= Jonathan Green (medical writer) =

British medical writer (c.1788–1864)

Jonathan Green, M.D. (c.1788–1864) was a British medical writer.

==Life==
Green was born about 1788, and became a member of the Royal College of Surgeons of England on 7 December 1810; his degree of M.D. was obtained from Heidelberg University in 1834. In 1835 he was elected a fellow of the Royal Medical and Chirurgical Society.

For some years Green served as a surgeon in the navy, and acquired a reputation as a specialist in skin diseases. On retiring from the service he visited Paris, to examine the fumigating baths established by order of the French government. On his return to London he opened in 1823 an establishment for fumigating and other baths at 5 Bury Street, St. James's. He also patented a portable vapour bath. In December 1825 he moved to 40 Great Marlborough Street, but was not ultimately successful.

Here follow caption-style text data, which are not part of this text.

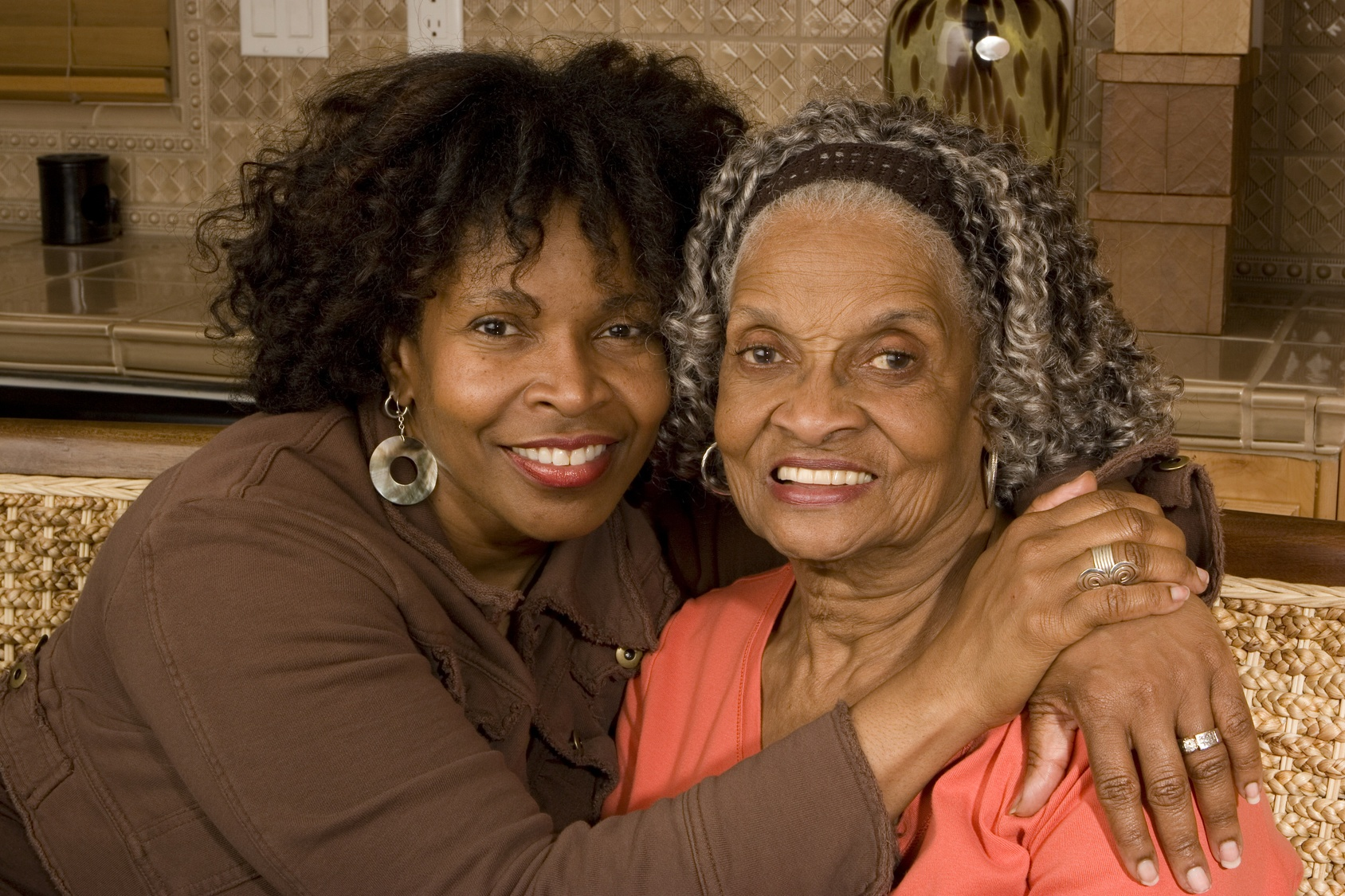elderly-mother-daughter-memory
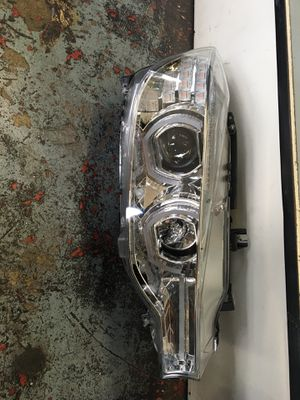 2012-2016 bmw 3 series f30/f31 3D u halo headlights for Sale in Ontario, CA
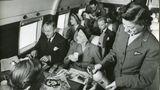 Das waren noch Zeiten: Passagiere saßen sich an einem Vierer-Tisch gegenüber und die Flugbegleiterin ging zum Füllen derGläser mit einem Soda-Siphon durch die Reihen.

Green became an inmate of the Charterhouse, where he died on 23 February 1864, aged 76.

==Works==
Green wrote:

- The Utility and Importance of Fumigating Baths illustrated; or a Series of Facts and Remarks, shewing the Origin, Progress, and final Establishment (by order of the French Government) of the practice of Fumigations for the Cure of various Diseases, London, 1823.
- A short Illustration of the Advantages derived by the use of Sulphurous Fumigating, Hot Air, and Vapour Baths, London, 1825.
- Some Observations on the utility of Fumigating and other Baths. [...] With a Summary of ... Cases, London, 1831; another edition London, 1835.
- A Practical Compendium of the Diseases of the Skin, with Cases, London, 1835.
- On the Utility and Safety of the Fumigating Bath as a remedial agent in Complaints of the Skin. Joints, Rheumatism, London, 1847.
- An improved Method of employing Mercury by Fumigation to the whole body, London, 1852.